It is well known that using Hong Ou Mandel interference in polarization one can only detect 2 out of the 4 bell states($|\psi^+\rangle$ and $|\psi^-\rangle$ can be detected but $|\phi^+\rangle$ and $|\phi^-\rangle$ can not). A general setup for this would look something like
where one utilizes polarization qubits. Both channels A and B possess one photon each and can be entangled in order to create the bell states, such as $|\phi^+\rangle = \frac{1}{2}(|HH\rangle + |VV\rangle)$. Such a state can be created/analysed using the interference created due to beam splitter. For more information you can take a look here and here.
Now let's say one has the state(assume that it is normalized) $$|\text{state}\rangle = a|\psi^+\rangle + b|\psi^-\rangle + c|\phi^+\rangle + d|\phi^-\rangle$$ What is the probability that upon measurement of the state we get $|\psi^+\rangle$ or $|\psi^-\rangle$ as the output? My confusion stems from the fact that we can not measure $|\phi^+\rangle$ and $|\phi^-\rangle$ states with the given setup and hence, the probability of measuring those is 0, how does this impact the probability of the measurable bell states.

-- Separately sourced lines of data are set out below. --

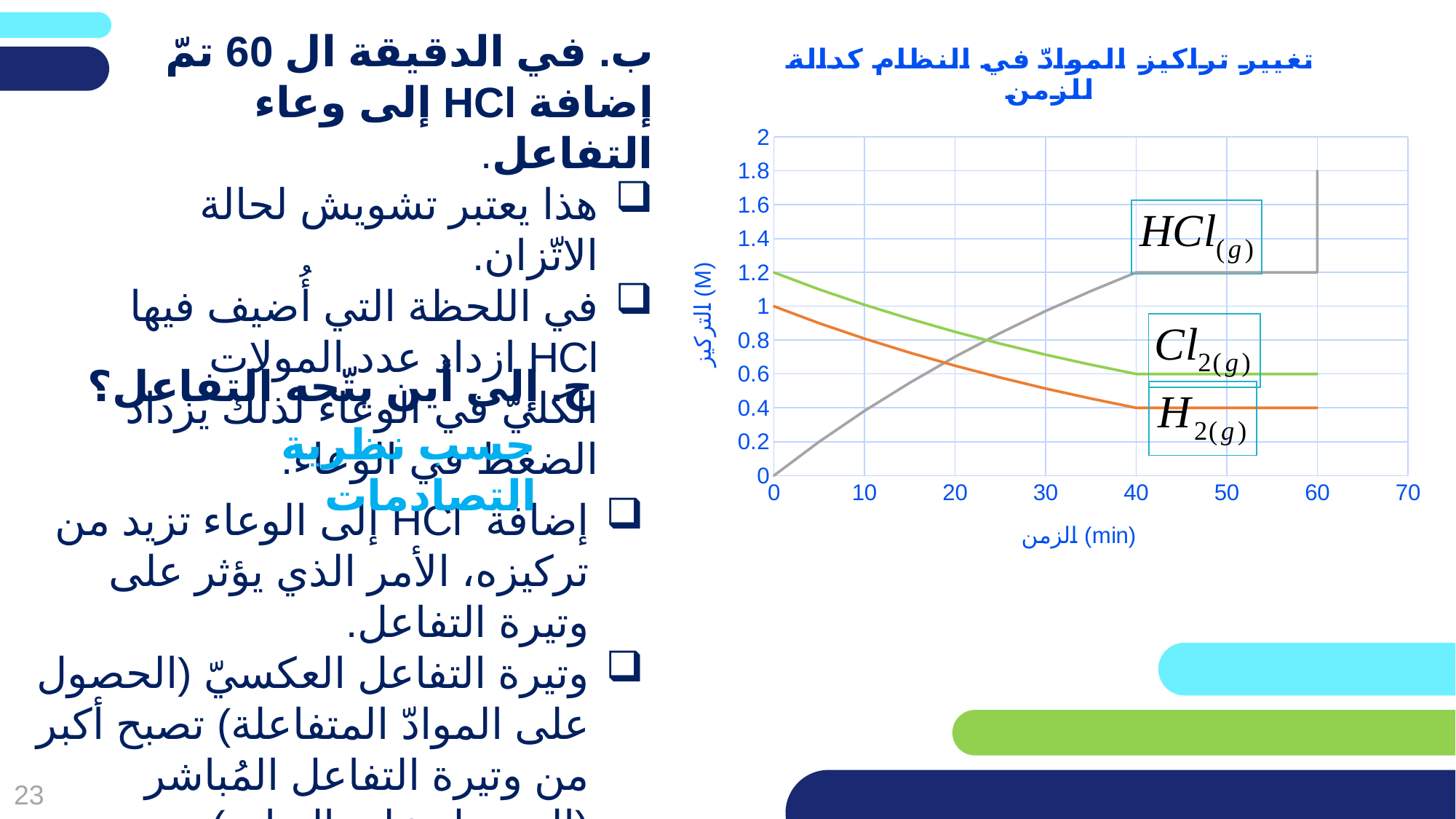
What is the label of the x axis? الزمن (min) What is the concentration of HCl(g) at 40 min? 1.2 What kind of chart is shown on the slide? line chart Does the concentration of Cl2(g) rise or fall between 0 and 40 min? falls At 10 min, which is larger: the concentration of Cl2(g) or of HCl(g)? Cl2(g) By how much does the concentration of Cl2(g) decrease from 0 min to 40 min? 0.6 What is the concentration of H2(g) at time 0 min? 1 Does the concentration of HCl(g) rise or fall between 0 and 40 min? rises What is the concentration of Cl2(g) at time 0 min? 1.2 Which substance has the lowest concentration at 40 min? H2(g) How many series (substances) are plotted on the chart? 3 Is the concentration of HCl(g) at 10 min greater or less than 0.6? less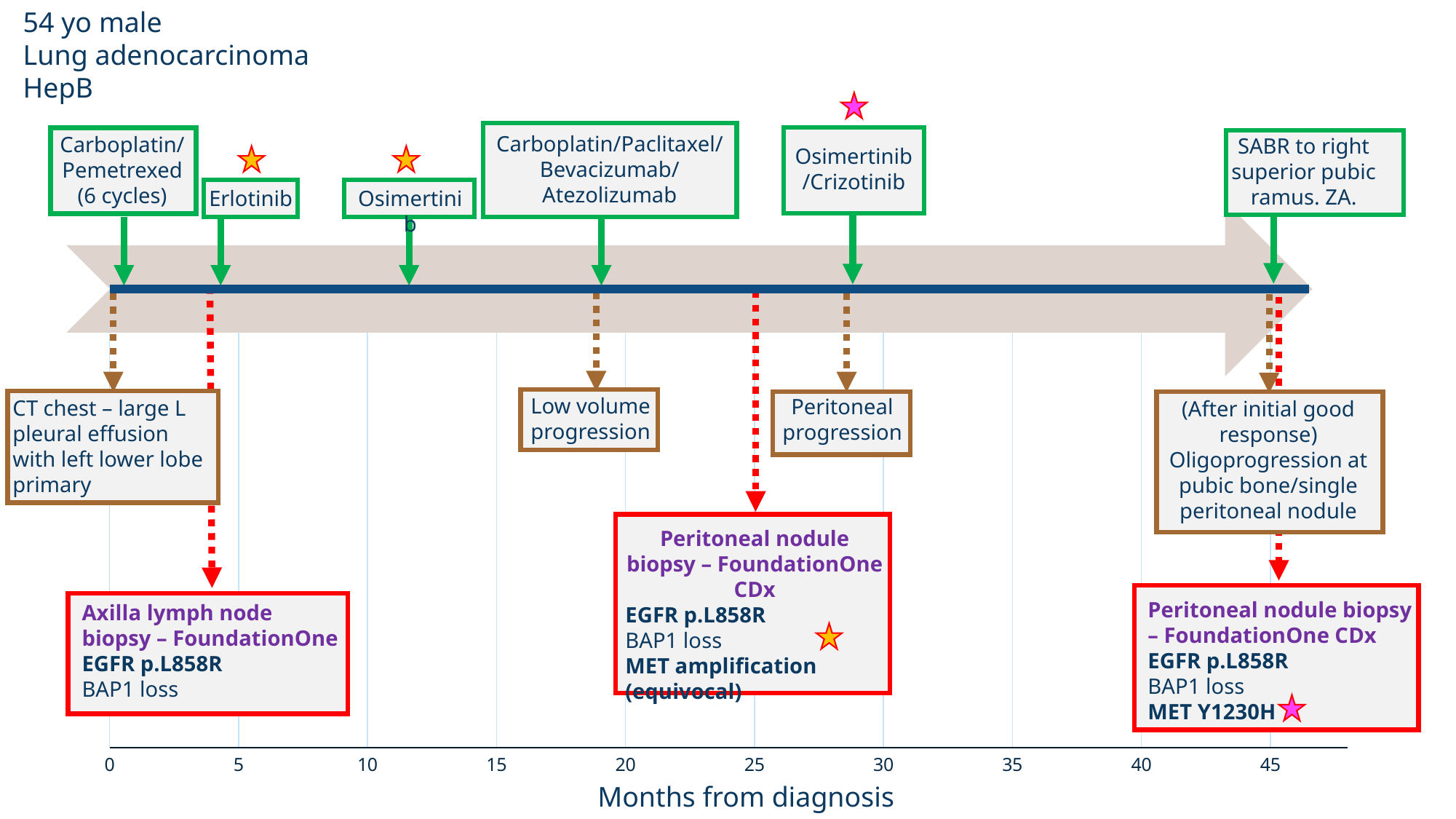
Is the start of Osimertinib on the timeline greater or less than 10 months from diagnosis? greater Is the 'Low volume progression' event on the timeline greater or less than 20 months from diagnosis? less Is the start of Carboplatin/Paclitaxel/Bevacizumab/Atezolizumab on the timeline greater or less than 20 months from diagnosis? less What is the title of the horizontal axis of the timeline? Months from diagnosis What is the highest tick value labelled on the horizontal axis of the timeline? 45 How many red-bordered biopsy result boxes are shown below the timeline? 3 What kind of chart is shown on the slide? Timeline Which treatment is the first one shown on the timeline? Carboplatin/Pemetrexed (6 cycles) Which occurs later on the timeline: the start of Erlotinib or the start of Osimertinib? Osimertinib How many green treatment boxes are placed above the timeline? 6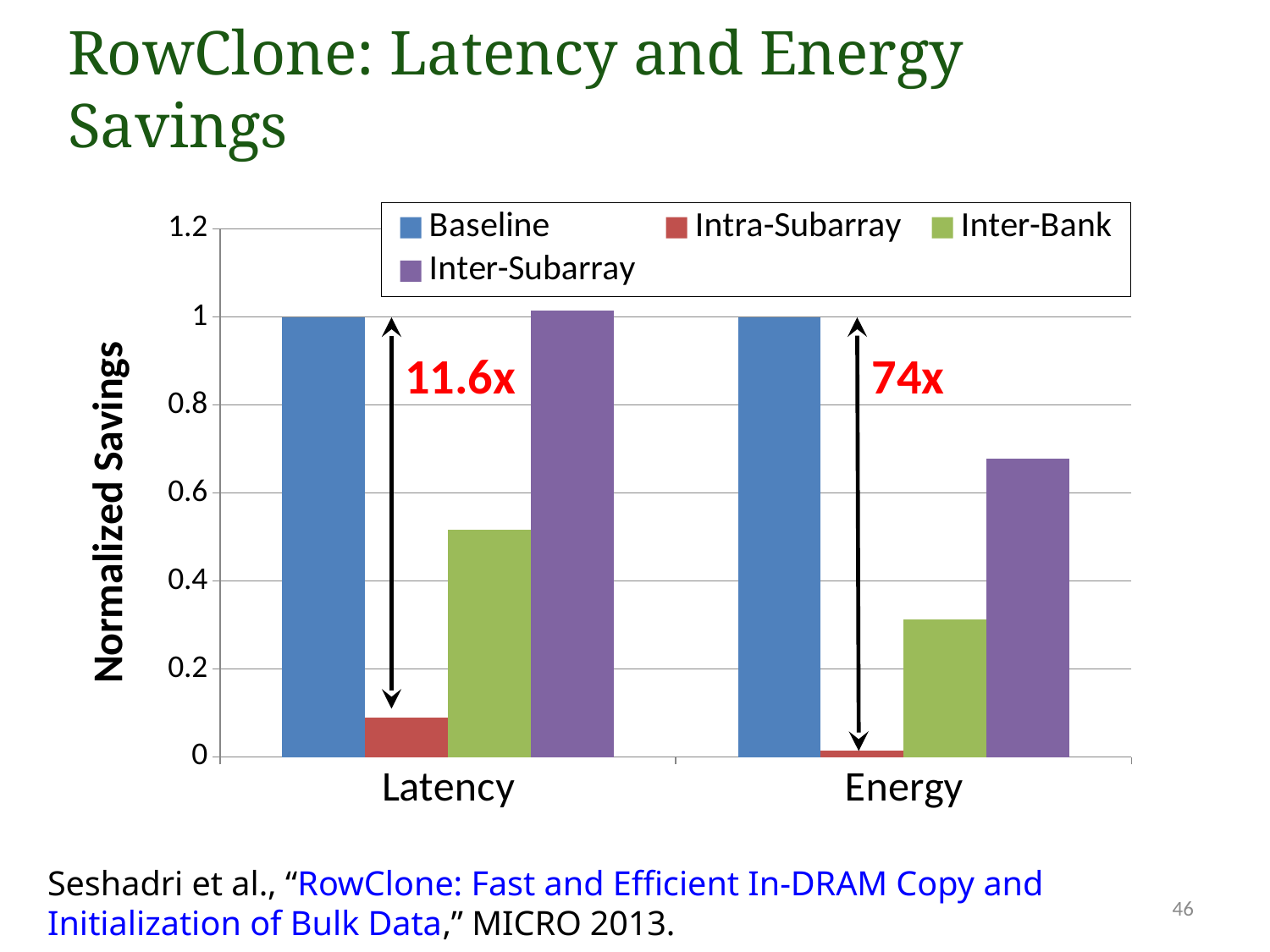
What is the Baseline value for Latency? 1 What is the Baseline value for Energy? 1 What kind of chart is shown on the slide? bar chart Is the Inter-Bank value larger for Latency or for Energy? Latency Which series has the lowest value for Energy? Intra-Subarray Is the Inter-Subarray value for Energy greater or less than 0.6? greater How many series does the legend list? 4 How many categories are shown on the x axis? 2 What improvement factor is annotated above the Energy bars? 74x Is the Intra-Subarray value for Latency greater or less than 0.2? less Is the Inter-Bank value for Latency greater or less than 0.4? greater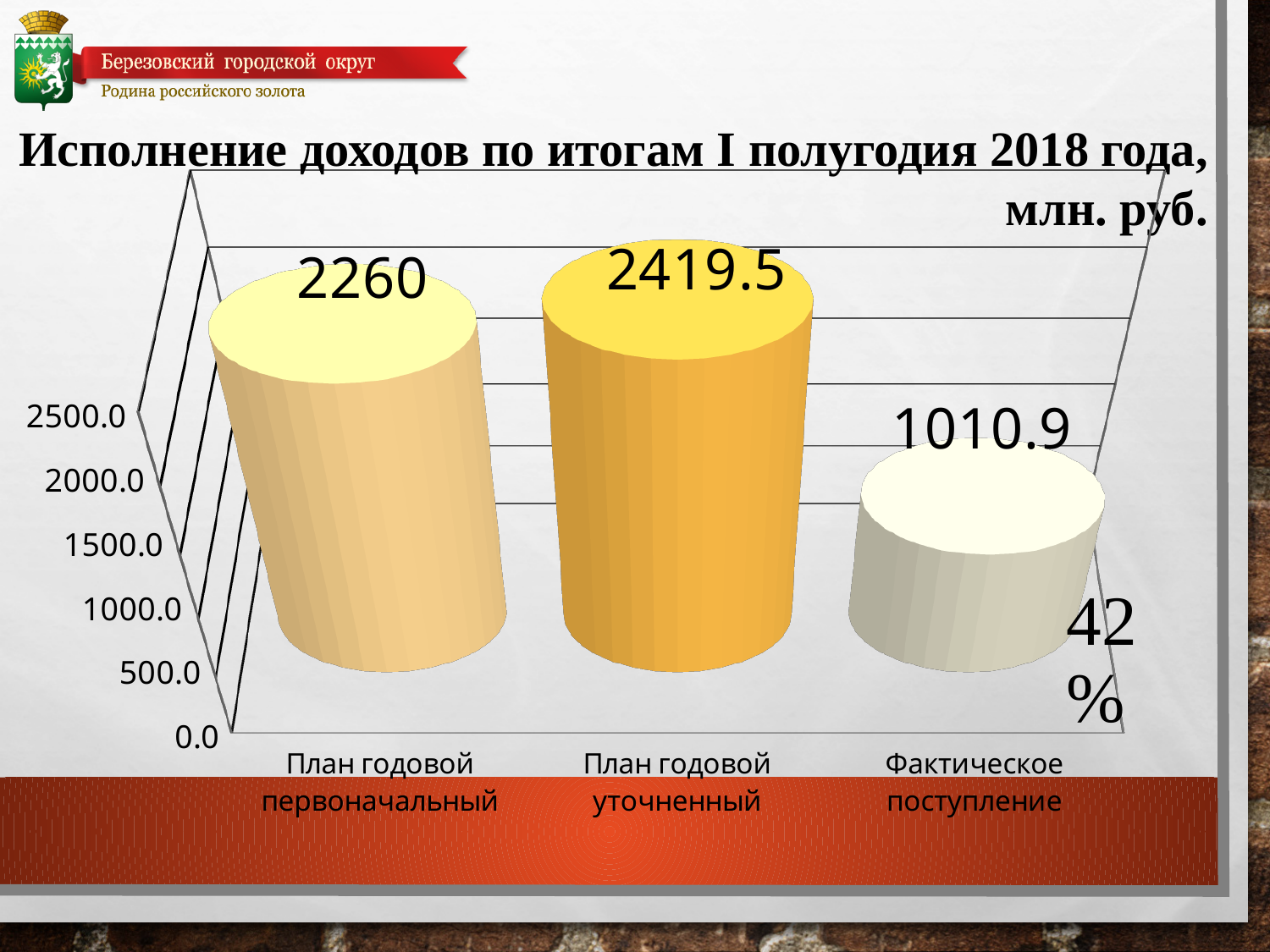
Is the value for «Фактическое поступление» greater or less than 1500.0? less Which category has the highest value? План годовой уточненный What is the difference between «План годовой уточненный» and «Фактическое поступление»? 1408.6 What percentage is printed next to the «Фактическое поступление» bar? 42% What is the value for «План годовой уточненный»? 2419.5 What kind of chart is shown on the slide? bar chart What is the difference between «План годовой уточненный» and «План годовой первоначальный»? 159.5 Which category has the lowest value? Фактическое поступление What is the value for «Фактическое поступление»? 1010.9 Which is larger: «План годовой первоначальный» or «Фактическое поступление»? План годовой первоначальный How many categories are shown in the chart? 3 What is the value for «План годовой первоначальный»? 2260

Just to let you know, this is not a part of some assignment but relates to my older question where they perform conditional measurement on bell states. The conditional measurement part in the hyperlinked question is achieved through hong ou mandel interference in a different paper, so I am primarily trying to link the conditional measurement to the experimental setup.